> [The problem]: In the listing below, please print the line that contains "What measure of" and every line that follows it, exactly.

> [Data to use]:

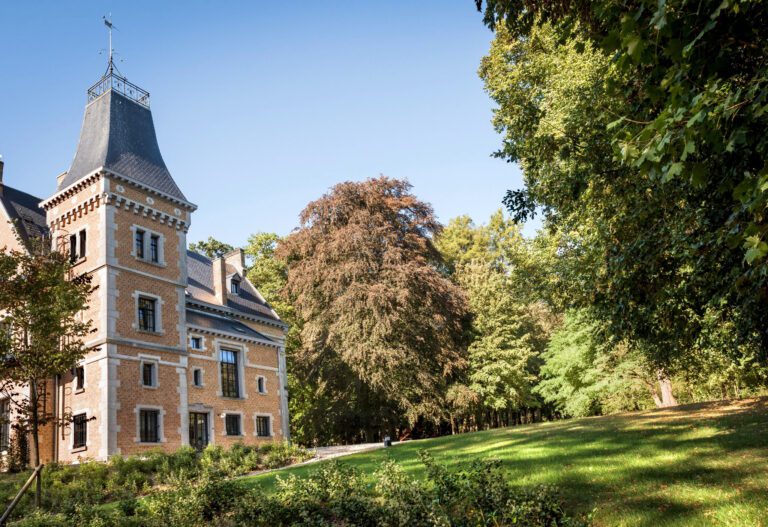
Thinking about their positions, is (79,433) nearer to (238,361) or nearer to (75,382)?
(75,382)

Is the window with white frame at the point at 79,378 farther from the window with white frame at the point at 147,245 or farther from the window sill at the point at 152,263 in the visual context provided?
the window with white frame at the point at 147,245

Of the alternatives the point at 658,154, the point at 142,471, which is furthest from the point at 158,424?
the point at 658,154

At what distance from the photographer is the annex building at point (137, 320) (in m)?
23.5

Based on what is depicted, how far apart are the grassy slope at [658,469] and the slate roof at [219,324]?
16.0m

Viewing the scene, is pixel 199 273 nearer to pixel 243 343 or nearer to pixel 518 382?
pixel 243 343

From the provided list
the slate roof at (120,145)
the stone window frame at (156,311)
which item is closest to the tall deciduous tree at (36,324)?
the stone window frame at (156,311)

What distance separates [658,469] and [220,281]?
2733 cm

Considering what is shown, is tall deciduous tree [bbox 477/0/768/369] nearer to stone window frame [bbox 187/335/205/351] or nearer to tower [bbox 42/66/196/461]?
tower [bbox 42/66/196/461]

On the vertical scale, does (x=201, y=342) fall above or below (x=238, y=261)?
below

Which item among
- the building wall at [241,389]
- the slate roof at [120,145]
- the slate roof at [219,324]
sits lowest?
the building wall at [241,389]

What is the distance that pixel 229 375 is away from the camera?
30297 millimetres

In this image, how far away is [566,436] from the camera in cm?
1525

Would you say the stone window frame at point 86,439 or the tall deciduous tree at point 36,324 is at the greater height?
the tall deciduous tree at point 36,324

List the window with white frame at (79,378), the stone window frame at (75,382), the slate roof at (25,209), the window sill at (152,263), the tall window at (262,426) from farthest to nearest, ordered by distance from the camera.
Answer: the tall window at (262,426) → the slate roof at (25,209) → the window sill at (152,263) → the window with white frame at (79,378) → the stone window frame at (75,382)
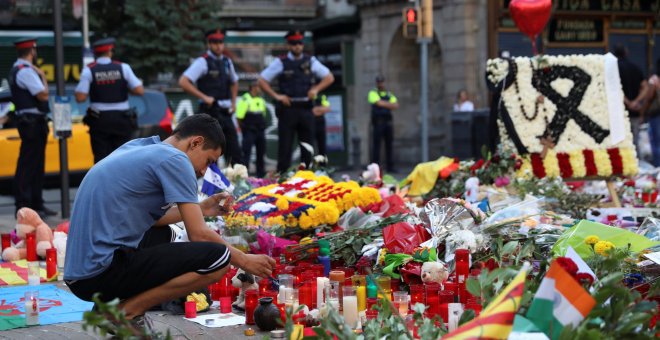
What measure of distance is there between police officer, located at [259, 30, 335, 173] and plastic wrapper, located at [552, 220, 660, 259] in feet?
22.9

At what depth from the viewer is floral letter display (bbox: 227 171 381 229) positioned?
347 inches

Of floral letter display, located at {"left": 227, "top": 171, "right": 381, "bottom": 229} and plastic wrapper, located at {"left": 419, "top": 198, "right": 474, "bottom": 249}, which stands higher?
plastic wrapper, located at {"left": 419, "top": 198, "right": 474, "bottom": 249}

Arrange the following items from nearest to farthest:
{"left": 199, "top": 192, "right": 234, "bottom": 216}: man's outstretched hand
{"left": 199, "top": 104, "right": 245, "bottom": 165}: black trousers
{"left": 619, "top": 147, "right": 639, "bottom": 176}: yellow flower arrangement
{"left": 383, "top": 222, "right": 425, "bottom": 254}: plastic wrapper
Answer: {"left": 199, "top": 192, "right": 234, "bottom": 216}: man's outstretched hand, {"left": 383, "top": 222, "right": 425, "bottom": 254}: plastic wrapper, {"left": 619, "top": 147, "right": 639, "bottom": 176}: yellow flower arrangement, {"left": 199, "top": 104, "right": 245, "bottom": 165}: black trousers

> [Task answer]:
What measure of distance is there between police officer, located at [259, 30, 335, 173] and plastic wrapper, located at [552, 220, 660, 259] in feet?
22.9

At what depth from the viewer is floral letter display (bbox: 227 171 381 229) positioned?
347 inches

Of floral letter display, located at {"left": 227, "top": 171, "right": 381, "bottom": 229} and plastic wrapper, located at {"left": 419, "top": 198, "right": 474, "bottom": 249}, which stands higher?
plastic wrapper, located at {"left": 419, "top": 198, "right": 474, "bottom": 249}

Arrange the following items from nearest to farthest:
{"left": 199, "top": 192, "right": 234, "bottom": 216}: man's outstretched hand
{"left": 199, "top": 104, "right": 245, "bottom": 165}: black trousers
{"left": 619, "top": 147, "right": 639, "bottom": 176}: yellow flower arrangement
{"left": 383, "top": 222, "right": 425, "bottom": 254}: plastic wrapper
Answer: {"left": 199, "top": 192, "right": 234, "bottom": 216}: man's outstretched hand, {"left": 383, "top": 222, "right": 425, "bottom": 254}: plastic wrapper, {"left": 619, "top": 147, "right": 639, "bottom": 176}: yellow flower arrangement, {"left": 199, "top": 104, "right": 245, "bottom": 165}: black trousers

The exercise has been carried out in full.